Start of TEXT SECTION

Published Online: October 8, 2013
Published in Print: October 9, 2013, as Common-Core Rollout Opens Up R&D Opportunities

Common-Core Rollout Ripe for Studying, Experts Say

The creators of the Common Core State Standards purposely set out what students should know in mathematics and reading without laying out how teachers should meet those requirements. That creates a rare opportunity—but also requires a massive lift—for K-12 education research to fill in the blanks.

"Standards are necessary but they aren't sufficient to improve student learning," said Pascal D. "Pat" Forgione Jr., the executive director of the K-12 Center at the Educational Testing Service, during a meeting on research in the common core held here by the Center on Education Policy and George Washington University. "We need significant R&D work."

On the eve of the federal government shutdown, experts debated the focus on common-core-related research, and how it could be sustained without drawing fire from critics who see the state-created standards as a federal initiative. A majority of K-12 education research now is supported by federal grants, including those from the U.S. Department of Education's Institute of Education Sciences and the National Science Foundation.

End of TEXT SECTION
Start of RECORDS SUPPLIED

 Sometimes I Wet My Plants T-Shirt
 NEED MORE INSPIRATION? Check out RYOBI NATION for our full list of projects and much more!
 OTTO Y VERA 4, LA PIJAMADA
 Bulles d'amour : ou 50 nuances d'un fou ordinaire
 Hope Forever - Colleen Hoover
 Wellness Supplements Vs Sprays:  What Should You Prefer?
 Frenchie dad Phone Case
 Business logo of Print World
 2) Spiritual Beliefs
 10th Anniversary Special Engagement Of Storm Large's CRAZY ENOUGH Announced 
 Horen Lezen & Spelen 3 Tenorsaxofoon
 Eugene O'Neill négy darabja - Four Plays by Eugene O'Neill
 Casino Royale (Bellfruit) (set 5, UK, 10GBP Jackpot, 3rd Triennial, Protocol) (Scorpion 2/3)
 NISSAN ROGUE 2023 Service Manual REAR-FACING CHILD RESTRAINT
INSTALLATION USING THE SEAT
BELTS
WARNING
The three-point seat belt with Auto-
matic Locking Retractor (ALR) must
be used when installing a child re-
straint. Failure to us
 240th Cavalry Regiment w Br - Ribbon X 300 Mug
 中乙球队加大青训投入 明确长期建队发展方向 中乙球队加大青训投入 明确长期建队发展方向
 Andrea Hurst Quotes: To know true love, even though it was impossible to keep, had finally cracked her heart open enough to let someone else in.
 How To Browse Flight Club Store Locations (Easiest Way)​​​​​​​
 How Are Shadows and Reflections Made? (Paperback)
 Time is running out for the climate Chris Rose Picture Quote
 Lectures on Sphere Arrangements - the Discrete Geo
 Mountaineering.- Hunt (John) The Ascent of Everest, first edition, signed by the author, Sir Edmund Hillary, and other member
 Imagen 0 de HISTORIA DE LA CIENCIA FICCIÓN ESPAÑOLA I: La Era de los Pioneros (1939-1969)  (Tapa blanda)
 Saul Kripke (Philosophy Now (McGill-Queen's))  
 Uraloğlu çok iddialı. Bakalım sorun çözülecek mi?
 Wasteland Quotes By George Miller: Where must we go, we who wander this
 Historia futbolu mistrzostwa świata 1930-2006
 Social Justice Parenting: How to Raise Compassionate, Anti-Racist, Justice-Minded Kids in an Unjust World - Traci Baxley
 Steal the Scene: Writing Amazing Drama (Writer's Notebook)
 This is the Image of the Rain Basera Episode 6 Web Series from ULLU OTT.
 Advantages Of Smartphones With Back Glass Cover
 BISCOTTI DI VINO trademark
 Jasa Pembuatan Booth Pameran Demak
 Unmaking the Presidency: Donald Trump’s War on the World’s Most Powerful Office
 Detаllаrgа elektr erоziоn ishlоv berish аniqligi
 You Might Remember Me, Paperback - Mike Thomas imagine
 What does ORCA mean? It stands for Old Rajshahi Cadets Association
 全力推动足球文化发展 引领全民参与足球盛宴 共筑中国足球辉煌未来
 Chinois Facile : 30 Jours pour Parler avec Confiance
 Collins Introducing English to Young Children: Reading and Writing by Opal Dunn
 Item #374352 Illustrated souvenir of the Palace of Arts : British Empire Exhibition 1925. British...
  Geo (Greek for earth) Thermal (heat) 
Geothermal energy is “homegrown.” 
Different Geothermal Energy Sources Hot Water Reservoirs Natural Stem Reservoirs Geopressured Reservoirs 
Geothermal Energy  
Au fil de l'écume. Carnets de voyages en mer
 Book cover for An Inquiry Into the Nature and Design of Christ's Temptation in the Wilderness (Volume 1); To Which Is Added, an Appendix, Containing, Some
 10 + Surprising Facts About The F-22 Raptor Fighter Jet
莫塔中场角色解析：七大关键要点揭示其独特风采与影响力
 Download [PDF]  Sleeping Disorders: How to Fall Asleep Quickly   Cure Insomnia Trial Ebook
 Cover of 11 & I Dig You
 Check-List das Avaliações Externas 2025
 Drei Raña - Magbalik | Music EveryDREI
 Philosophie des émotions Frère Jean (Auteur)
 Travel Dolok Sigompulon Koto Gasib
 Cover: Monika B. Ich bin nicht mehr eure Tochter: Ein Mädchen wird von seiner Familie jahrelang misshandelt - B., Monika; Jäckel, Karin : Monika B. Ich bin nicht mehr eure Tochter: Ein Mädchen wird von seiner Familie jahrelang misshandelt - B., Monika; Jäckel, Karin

End of RECORDS SUPPLIED

- _WORK TASK 1_
Answer these questions from the common-core research article:
(a) On what date did it appear in print?
(b) What position does Pascal D. "Pat" Forgione Jr. hold?
(c) Which two federal bodies are named as supporting most K-12 education research through grants?
- _WORK TASK 2_
Please extend the common-core research article with a few more paragraphs, starting right after its final sentence.

- _RESULT 1_
(a) October 9, 2013
(b) Executive director of the K-12 Center at the Educational Testing Service
(c) The U.S. Department of Education's Institute of Education Sciences and the National Science Foundation

- _RESULT 2_
Most of the public is not familiar with the common core, and in states now debating the common core, such as Kentucky and Colorado, bringing up federal funding for research and implementation could make people suspicious of federal stakes in the initiative, said Jacqueline King, the director of higher education collaboration for the Smarter Balanced Assessment Consortium, one of the consortia developing tests for the common core. The federal government has already pledged hundreds of millions to support the state testing consortia.

"If the feds were to say they would do a 'common-core center,' they'd have governors on the phone saying, 'What are you trying to do, kill us?'" she said.

Janice M. Earle, a senior program director for K-12 STEM education at the NSF, noted that several grants are supporting interventions and evaluations associated with the common core, but these are generally part of larger stem or "college readiness" programs.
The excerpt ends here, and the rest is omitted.